Tuesday, September 29, 2009
Review: How to Say Goodbye in Robot by Natalie Standiford
Rating: 3.5 out of 5
High school senior Beatric Szabo has never really been normal. Her family has moved around so often that she’s never had actual friends, and her own mother often calls her a “Robot Girl.” Then, in Baltimore, she strikes up an odd friendship with Jonah Tate, a quiet, friendless guy in her class who has the unfortunate nickname of “Ghost Boy.” Bea and Jonah strike up an intense friendship, to everyone’s shock. Bea learns about learns about Jonah’s past, and certain events that made him who he is today, but even she cannot comprehend him sometimes, or predict what he had been planning to do for a long time…
This first standalone book by the author of the Dating Game series is odd, but definitely heart-wrenching. With a cast of unusual and quirky characters, it’ll bring out the subconscious desire in all of us to explore all of our eccentricities.
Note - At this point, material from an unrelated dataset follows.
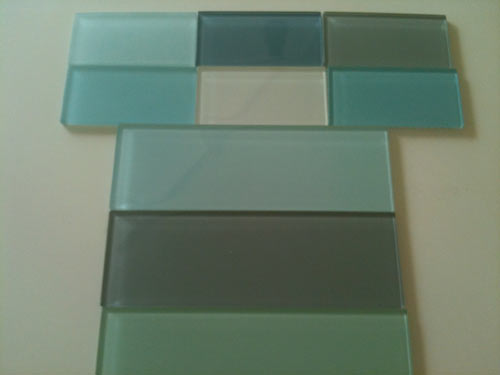 modwalls-backsplash-1a
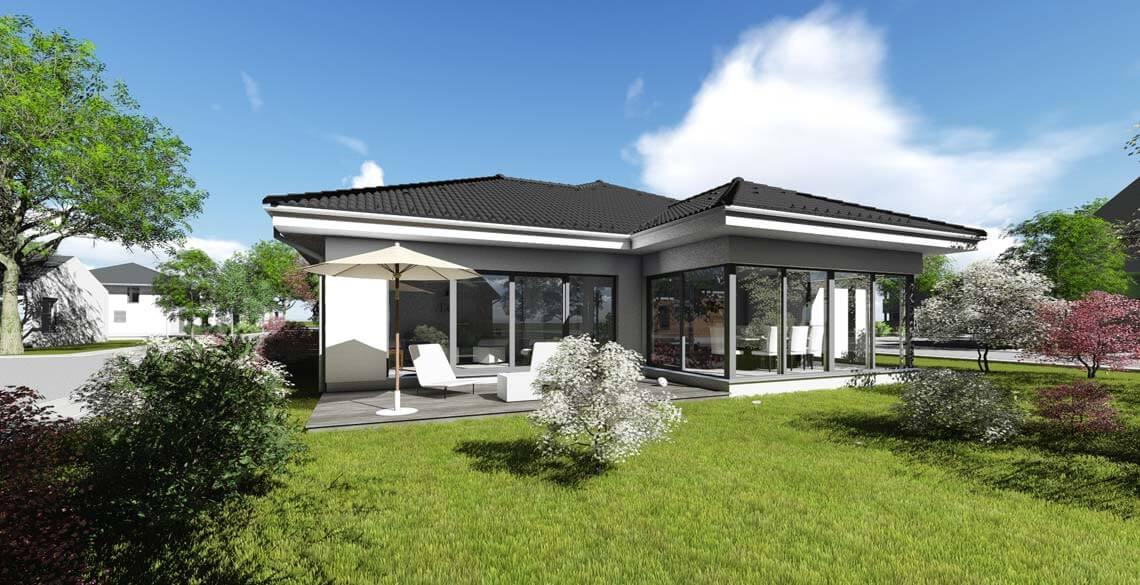 Bungalow typ 4 mit 140 qm for Architekten bungalow modern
Bea is a wonderful narrator, caught in between troubles at home, the cookie-cutter Barbie girls at school who try to draw her into their folds, and Jonah. She considers herself inhuman, lacking in human emotions—that’s why she calls herself “Robot Girl”—and yet we’re able to empathize with her and still root for her. Jonah may seem like your average high school misfit, the one no one wants to talk to because he’s that antisocial, but somehow we still care about him and want to help him be happier. Standiford creates characters that are flawed but still sympathetic, which never ceases to be an incredible accomplishment.
However, I had some difficulty believing in Bea and Jonah’s relationship. It seemed to me to start really quickly and suddenly transform into an inexplicably intense and life-transforming friendship. Pray, where was the development of the relationship? Why are Bea’s feelings for Jonah so strong when he constantly treats her cruelly? I liked Bea and Jonah at separate characters, but I was never able to figure out how they were supposed to work as a platonic “couple.”
Nevertheless, HOW TO SAY GOODBYE IN ROBOT is a read that will stay with you because of its defiance of conventions in YA lit. It’s not your typical romance, it doesn’t have your usual kinds of characters, and it certainly does not have an ideal ending. And yet it all works. HOW TO SAY GOODBYE IN ROBOT will leave you with your heart clenched and fists pressed against your eyes to prevent the tears from coming out. It is truly original and poignant in all its weirdness.
Jaclyn Moriarty (The Year of Secret Assignments)
Laura Ruby (Good Girls)
Overall Rating: 3.5 out of 5
Cover discussion: 3 out of 5 - All that pink doesn't really appeal to me, but I saw a finished copy, with a much more muted, matte pink, and it doesn't look that bad! It'll attract the attention of girls, for sure, but I'm afraid a small portion of its ideal audience will miss it for the excessive girliness.
Scholastic / Oct. 1, 2009 / Hardcover / $17.99
Thank you, Scholastic, for sending me a copy for review!